I infer that it is likely that a not insignificant number of group members will have experienced a deep sense of frustration at not being believed or of being “fobbed off” by people not appreciating the extent of their pain. Certainly no evidence was led to suggest that the experience of group members from whom I heard was atypical or somehow unrepresentative of those group members who suffered similar symptoms.
The original proposal of a “gag” to be placed on group members (which would have exacerbated this problem), may have disappeared, but in the particular circumstances of this case, preventing group members obtaining public acknowledgment of what they allege is the cause of their suffering, and holding the company they consider responsible for their suffering to account, is no small thing.

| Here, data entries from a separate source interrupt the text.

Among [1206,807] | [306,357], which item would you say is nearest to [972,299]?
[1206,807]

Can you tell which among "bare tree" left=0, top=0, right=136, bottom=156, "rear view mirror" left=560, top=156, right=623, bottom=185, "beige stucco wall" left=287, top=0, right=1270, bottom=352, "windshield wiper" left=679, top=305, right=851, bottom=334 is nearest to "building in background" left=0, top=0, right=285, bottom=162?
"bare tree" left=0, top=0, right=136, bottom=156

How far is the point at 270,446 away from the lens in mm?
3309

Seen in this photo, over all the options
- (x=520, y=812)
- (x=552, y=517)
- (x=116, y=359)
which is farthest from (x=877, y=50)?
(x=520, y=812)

It is superficial to respond simply by noting that Boston will not acknowledge liability and no settlement can be struck which does not reflect this line in the sand. This position may be accepted. It may also be accepted Boston may well succeed in resisting liability at a contested hearing, but this is not an answer to the point I am making. Some cases, and this is one of them, have an emotional dimension which makes the striking of any settlement absent a recognition of wrongdoing more difficult than others. Some defamation claims, when the perceived need for vindication is often the whole point of litigating, is a paradigm example of such a case.